Hamas leader Khaled Mashaal accused Israel of trying to take over al-Aqsa Mosque on the Temple Mount and called on Muslims to “defend” it.

Mashaal, who lives in the Qatari capital of Doha, said that Israel was trying to take advantage of the crises in Syria and Iraq to assert control over the site, which is holy to both Jews and Muslims, Israel Radio reported Thursday.

The Temple Mount compound has seen numerous violent clashes between Palestinians and Israeli police over the past several weeks, as tensions boiled over during the Jewish High Holidays, during which Jewish worshipers flock to Jerusalem to pray at the Western Wall below the Temple Mount.
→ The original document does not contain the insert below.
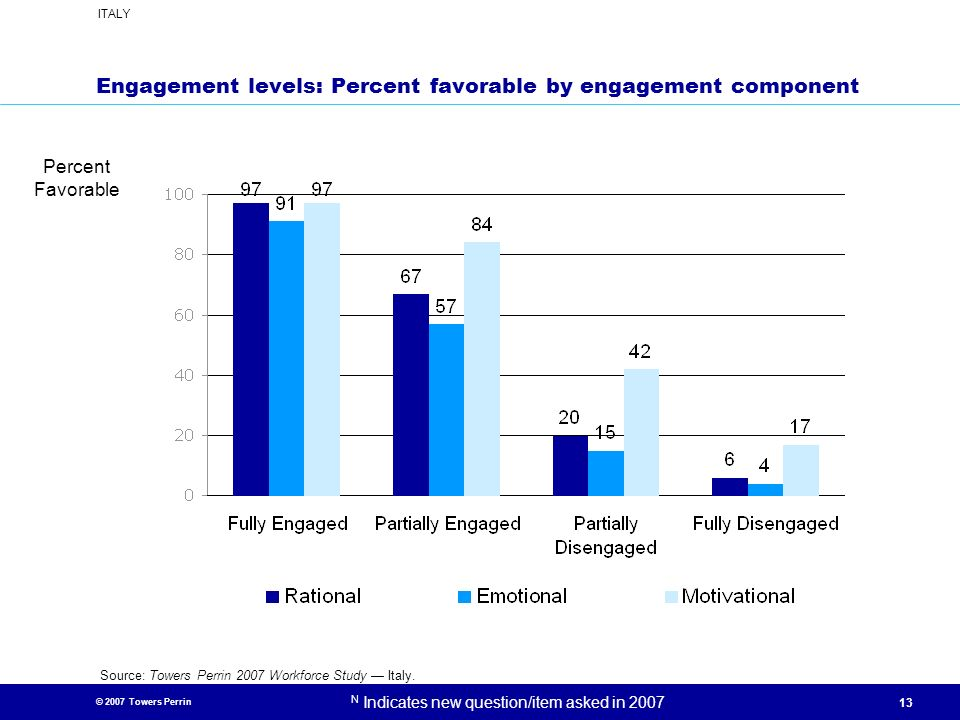 © 2007 Towers Perrin ITALY N Indicates new question/item asked in 2007 13 Engagement levels: Percent favorable by engagement component Percent Favorab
Three policemen were injured Wednesday during protests against restrictions on Muslim worship at the mosque. Police used stun grenades as a crowd of about 400 people gathered near the entrance to the mosque, an AFP photographer reported…

The Economist blames it all on the Jews—what a surprise:

Israel conquered the Temple Mount with the rest of East Jerusalem in 1967. It left the raised esplanade, with the Dome of the Rock and al-Aqsa (the third holiest Muslim site), in the hands of its former masters, the Jordanian-appointed trustees, or Waqf. The site was open to all visitors, but only Muslims could pray there. The government and rabbinical authorities confined Jewish prayers to the base of the external retaining wall, known as the Wailing or Western Wall.
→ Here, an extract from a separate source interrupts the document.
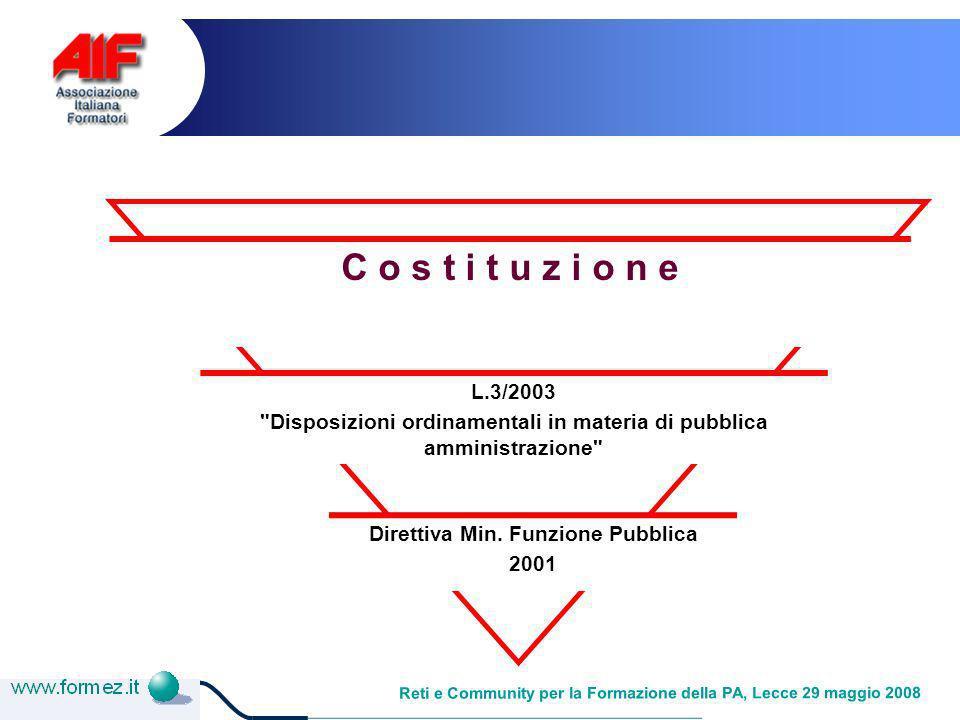 Reti e Community per la Formazione della PA, Lecce 29 maggio 2008 Costituzione art.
This fragile balance is changing. Many Israeli rabbis who hitherto deemed stepping on the hallowed Temple Mount to be as sinful as incest, incurring a karet, or divine death, are now reconsidering. At least one government minister, Uri Ariel, often walks round the esplanade. To mark this month’s Feast of Tabernacles the government funded a march to Jerusalem billed as re-enacting the temple pilgrimage. It also funds the Temple Institute, whose head, Chaim Richman, organises religious Jewish tours of the sanctuary (and is seeking a red heifer to purify a future temple priesthood). Even so visits by religious Jews, numbering just 8,500 last year, are dwarfed by the hundreds of thousands of Christians and perhaps 3m Muslim entrants. But what was once a fringe cult is increasingly well established. On the day of Mr Feiglin’s visit Israeli police padlocked Muslim protesters inside the al-Aqsa mosque to keep the peace, and fired stun-grenades and tear gas through its windows. “It feels more secure this way,” said Yoel Cohen, a religious Jew, over the din.

Since last summer’s Gaza war, Palestinians in Jerusalem have become restive. The police have repeatedly cleared the compound of Muslims, giving sole access to non-Muslims for several hours; even when open, Muslims under 50 have often been barred. The Israeli prime minister, Binyamin Netanyahu, dismisses Palestinian warnings of a looming religious war, and vows to maintain the status quo “exactly as it has been for many decades”. Mr Feiglin, for one, intends to prove him wrong.